The Spiers and Boden version is based on a whaling song from the 1850s called Rolling Down to Old Mohee. Unlike many other whaling songs from the period, this is not a work song. Instead, it tells of the sailors’ longing for home after a season catching bowhead whales in the “bold Kamchatka Sea” (now the Sea of Okhotsk).

Whaling was a thoroughly miserable business. The ships faced constant threats from storms and ice floes – and even from the whales themselves, who could capsize a vessel while thrashing around. If you were lucky enough to catch a whale, it had to be hauled onto the deck of the ship, skinned and rendered down into train oil (melted, purified blubber). This messy, stinking process was carried out in a giant metal cauldron called a try pot. We have a try pot from the Antarctic sealing industry right outside our building:

Y52_53

The third verse of Old Maui vividly expresses these hazards and hardships:

Through many a blow of frost and snow and bitter squalls of hail
Our spars were bent and our canvas rent as we braved the northern gale.
The cruel isles of ice-capped tiles that deck the Arctic sea
Are many, many leagues astern as we sail to old Maui.

After several months in the icy Siberian seas, the Hawaiian island of Maui, where ships were refitted at the end of the whaling season, must have seemed like a paradise. Another version of this song, by Jeff Warner, hints at attractions beyond the “green hills” and “coconut fronds”:

How soft the breeze from the island trees now the ice is far astern,
And them native maids and them island glades is awaiting our return.
Even now their big, black eyes look out hoping some fine day to see,
Our baggy sails running ‘fore the gales rolling down to old Maui.

(The “baggy sails” in the last line suggest gentle tropical breezes rather than stormy gales.)

I’m particularly taken by this song because it reminds me of several objects in the Polar Museum. We have a collection of prints from 1856, taken from drawings made during a journey across eastern Siberia in 1852. The drawings date from the same time as Rolling Down to Old  Mohee and show some of the places and people that the whalers might have encountered:

kamchatka

kamchatka2

“Le port de st pierre et paul au kamtchatka”, N:1230/28 (top) and “Kamtchadals, une halte en hiver”, N:1230/23 (bottom), Scott Polar Research Institute

A more modern view of this region was given in a recent exhibition in the Polar Museum, which showed photographs from the Siberian port of Magadan.

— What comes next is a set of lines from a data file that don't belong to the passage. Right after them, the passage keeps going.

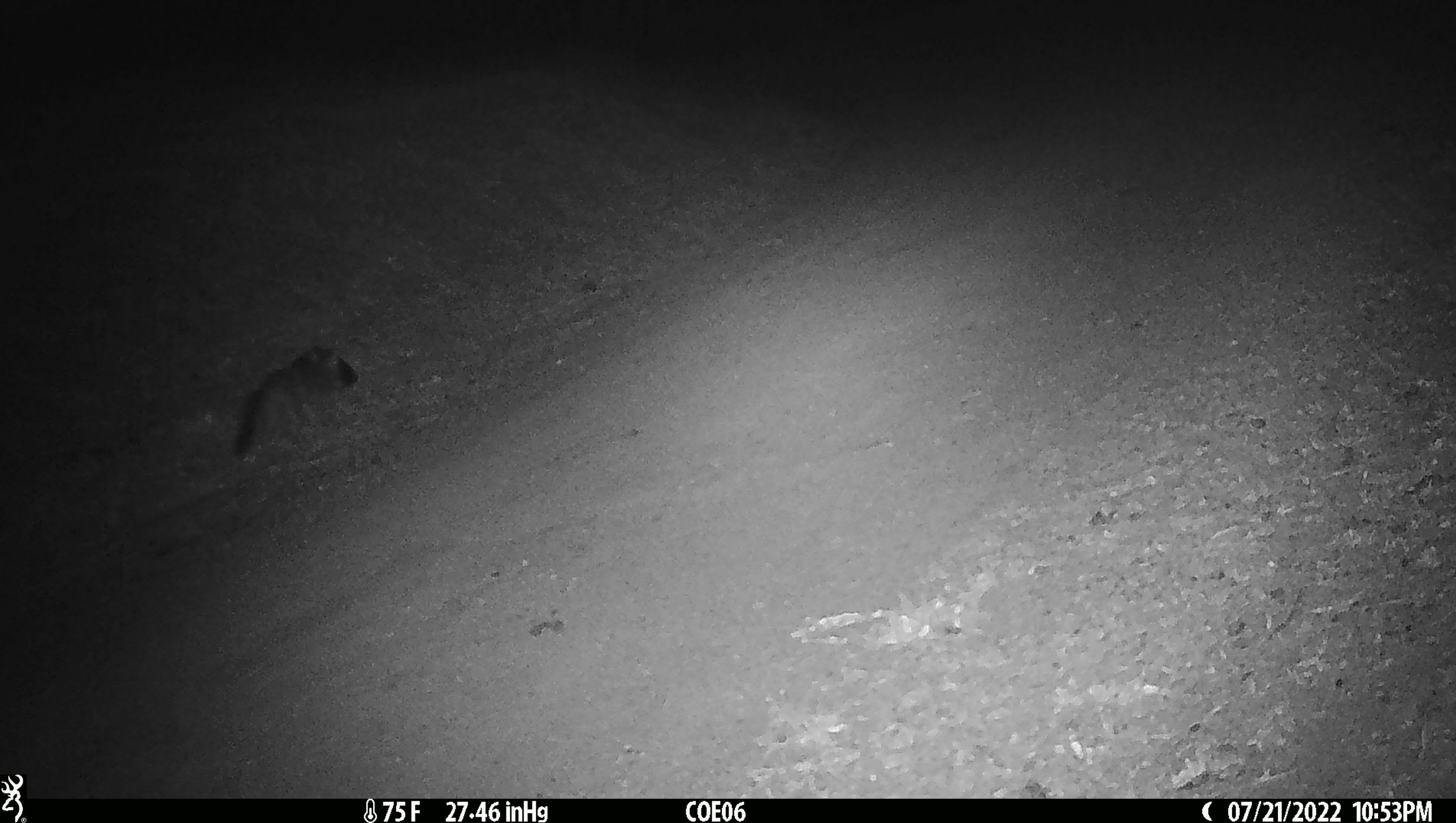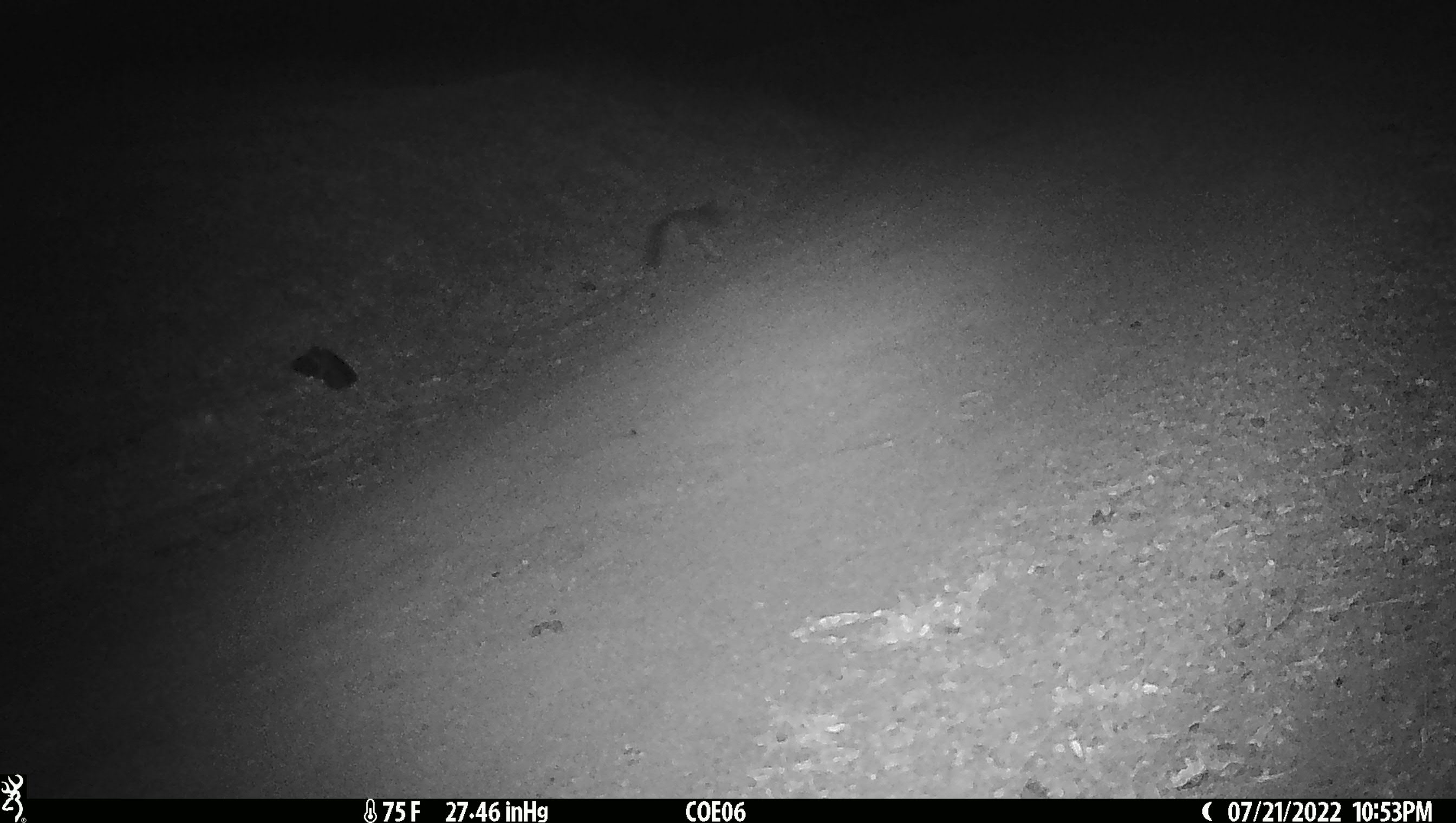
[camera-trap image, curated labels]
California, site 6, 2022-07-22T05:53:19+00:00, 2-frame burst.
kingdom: Animalia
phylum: Chordata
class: Mammalia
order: Carnivora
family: Canidae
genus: Urocyon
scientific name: Urocyon cinereoargenteus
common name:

I’m also reminded of our large collection of scrimshaw, decorative whalebone objects that were made by people involved with the whaling industry. Whaling expeditions were long and tedious and some sailors spent their free time carving and engraving whalebone. Many pieces of scrimshaw show images of whaling and maritime warfare, but others show exotic scenes from foreign countries or wistful images of home. I’ve chosen the piece below because it dates from the 1850s (the same time as Rolling Down to Old Mohee), but also because it it has a more humorous image than most. One side shows a woman caught in a storm that has blown her umbrella away – perhaps the sailor who made it is contrasting the “bitter blasts” of the Kamchatka Sea with a blustery day back home?